- Aim of the task -
Extract every line of the items below that contains the word "have", and reproduce each such line in full.

--- start of Input for this task ---

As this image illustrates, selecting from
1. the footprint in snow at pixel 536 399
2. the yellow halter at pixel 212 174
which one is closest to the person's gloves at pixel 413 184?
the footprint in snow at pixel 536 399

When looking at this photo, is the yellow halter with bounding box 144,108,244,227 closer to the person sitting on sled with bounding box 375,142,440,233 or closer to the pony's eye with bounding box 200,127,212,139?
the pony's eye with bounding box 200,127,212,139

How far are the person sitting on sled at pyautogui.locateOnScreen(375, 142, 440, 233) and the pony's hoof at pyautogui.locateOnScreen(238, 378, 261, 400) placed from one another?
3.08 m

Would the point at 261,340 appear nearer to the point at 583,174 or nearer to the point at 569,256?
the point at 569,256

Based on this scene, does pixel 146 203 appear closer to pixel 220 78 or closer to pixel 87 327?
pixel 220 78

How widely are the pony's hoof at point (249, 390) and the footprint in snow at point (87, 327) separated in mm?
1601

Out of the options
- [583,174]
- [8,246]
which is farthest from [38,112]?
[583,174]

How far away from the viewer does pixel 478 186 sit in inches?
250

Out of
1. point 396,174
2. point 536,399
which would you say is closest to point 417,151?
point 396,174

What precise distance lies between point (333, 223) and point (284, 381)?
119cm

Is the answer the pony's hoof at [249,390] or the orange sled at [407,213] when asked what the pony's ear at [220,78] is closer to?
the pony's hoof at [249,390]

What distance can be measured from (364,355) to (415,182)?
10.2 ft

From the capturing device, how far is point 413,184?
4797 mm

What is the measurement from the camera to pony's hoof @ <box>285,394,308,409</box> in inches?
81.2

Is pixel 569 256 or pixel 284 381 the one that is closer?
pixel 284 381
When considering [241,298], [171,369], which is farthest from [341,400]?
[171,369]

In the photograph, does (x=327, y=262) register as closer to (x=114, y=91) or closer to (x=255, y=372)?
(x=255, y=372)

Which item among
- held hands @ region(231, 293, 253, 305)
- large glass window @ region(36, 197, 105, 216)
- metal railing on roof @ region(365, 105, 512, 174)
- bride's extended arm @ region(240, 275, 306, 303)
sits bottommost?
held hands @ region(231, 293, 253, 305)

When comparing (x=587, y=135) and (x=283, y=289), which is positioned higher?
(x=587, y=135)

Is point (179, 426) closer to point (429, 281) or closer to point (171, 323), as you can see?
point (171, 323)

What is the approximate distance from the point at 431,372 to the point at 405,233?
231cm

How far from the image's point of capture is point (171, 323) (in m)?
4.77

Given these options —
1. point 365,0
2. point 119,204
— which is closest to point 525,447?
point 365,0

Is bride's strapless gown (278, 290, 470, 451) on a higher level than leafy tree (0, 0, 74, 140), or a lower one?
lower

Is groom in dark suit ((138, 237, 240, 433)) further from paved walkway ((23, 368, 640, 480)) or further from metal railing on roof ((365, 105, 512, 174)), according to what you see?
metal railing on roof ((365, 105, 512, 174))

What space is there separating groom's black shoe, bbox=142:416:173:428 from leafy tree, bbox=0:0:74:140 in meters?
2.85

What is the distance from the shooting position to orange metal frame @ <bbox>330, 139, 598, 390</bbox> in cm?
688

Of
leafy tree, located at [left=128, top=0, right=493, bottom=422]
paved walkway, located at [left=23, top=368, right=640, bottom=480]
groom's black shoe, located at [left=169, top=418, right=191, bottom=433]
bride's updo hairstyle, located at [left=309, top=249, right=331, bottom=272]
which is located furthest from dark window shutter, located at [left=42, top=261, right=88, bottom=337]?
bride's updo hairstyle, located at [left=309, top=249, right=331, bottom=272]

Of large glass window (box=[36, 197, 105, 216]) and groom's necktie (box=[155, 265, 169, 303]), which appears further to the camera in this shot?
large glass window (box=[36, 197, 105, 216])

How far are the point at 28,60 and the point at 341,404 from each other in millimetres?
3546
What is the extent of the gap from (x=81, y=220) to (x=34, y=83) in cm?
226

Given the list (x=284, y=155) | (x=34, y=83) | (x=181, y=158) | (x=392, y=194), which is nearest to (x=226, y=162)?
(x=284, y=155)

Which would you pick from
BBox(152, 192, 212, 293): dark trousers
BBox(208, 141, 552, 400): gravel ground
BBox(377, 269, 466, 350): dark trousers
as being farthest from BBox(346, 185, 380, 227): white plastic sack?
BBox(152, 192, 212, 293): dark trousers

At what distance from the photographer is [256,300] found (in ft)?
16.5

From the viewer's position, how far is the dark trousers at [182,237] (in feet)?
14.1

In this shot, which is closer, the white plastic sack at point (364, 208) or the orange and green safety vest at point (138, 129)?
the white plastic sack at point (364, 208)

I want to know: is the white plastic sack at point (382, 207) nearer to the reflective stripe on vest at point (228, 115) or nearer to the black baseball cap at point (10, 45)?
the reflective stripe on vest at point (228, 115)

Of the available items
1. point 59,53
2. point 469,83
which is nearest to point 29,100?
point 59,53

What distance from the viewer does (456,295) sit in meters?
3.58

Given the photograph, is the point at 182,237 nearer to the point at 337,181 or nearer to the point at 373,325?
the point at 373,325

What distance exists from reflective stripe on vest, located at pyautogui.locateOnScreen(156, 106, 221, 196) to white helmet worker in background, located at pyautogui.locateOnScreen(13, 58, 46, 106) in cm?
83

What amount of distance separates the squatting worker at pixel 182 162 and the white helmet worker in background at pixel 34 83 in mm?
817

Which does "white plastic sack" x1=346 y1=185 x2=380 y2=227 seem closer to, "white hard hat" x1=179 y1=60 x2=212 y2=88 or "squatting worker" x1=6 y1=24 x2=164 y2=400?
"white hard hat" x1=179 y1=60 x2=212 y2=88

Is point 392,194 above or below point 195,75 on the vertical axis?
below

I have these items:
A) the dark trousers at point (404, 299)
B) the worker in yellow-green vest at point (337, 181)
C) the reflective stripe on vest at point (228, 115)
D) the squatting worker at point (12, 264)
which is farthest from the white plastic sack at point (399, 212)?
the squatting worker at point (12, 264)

--- end of Input for this task ---
--- start of Input for this task ---

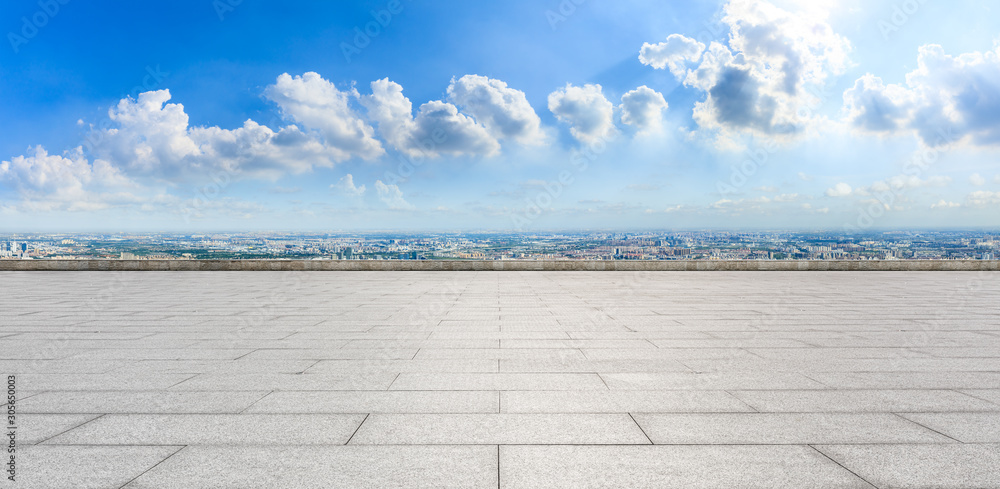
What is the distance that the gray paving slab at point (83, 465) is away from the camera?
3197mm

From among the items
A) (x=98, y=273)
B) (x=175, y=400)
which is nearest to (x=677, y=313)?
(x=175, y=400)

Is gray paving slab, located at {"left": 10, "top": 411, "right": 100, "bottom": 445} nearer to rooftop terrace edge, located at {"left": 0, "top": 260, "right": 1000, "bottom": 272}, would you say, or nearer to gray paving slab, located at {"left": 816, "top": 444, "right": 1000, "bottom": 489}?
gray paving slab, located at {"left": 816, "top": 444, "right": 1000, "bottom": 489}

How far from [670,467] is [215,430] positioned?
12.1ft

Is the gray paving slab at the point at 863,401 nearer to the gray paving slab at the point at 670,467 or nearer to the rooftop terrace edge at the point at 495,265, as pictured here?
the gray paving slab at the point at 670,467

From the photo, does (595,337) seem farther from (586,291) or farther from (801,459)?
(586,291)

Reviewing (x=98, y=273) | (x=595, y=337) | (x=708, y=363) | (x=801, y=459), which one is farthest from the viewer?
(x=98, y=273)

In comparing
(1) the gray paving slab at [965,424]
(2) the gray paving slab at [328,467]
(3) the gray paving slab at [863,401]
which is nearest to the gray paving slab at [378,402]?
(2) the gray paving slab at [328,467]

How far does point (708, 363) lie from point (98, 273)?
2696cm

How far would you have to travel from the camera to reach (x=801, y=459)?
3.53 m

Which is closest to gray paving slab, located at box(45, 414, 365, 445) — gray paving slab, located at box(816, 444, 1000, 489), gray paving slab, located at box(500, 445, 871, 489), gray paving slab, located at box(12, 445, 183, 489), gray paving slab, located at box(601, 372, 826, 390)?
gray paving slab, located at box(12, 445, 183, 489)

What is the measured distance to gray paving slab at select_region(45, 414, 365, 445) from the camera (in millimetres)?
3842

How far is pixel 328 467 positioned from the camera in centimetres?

--- end of Input for this task ---

- Reply -
I have these items:
How far would you have to travel from the camera to reach (x=801, y=459)?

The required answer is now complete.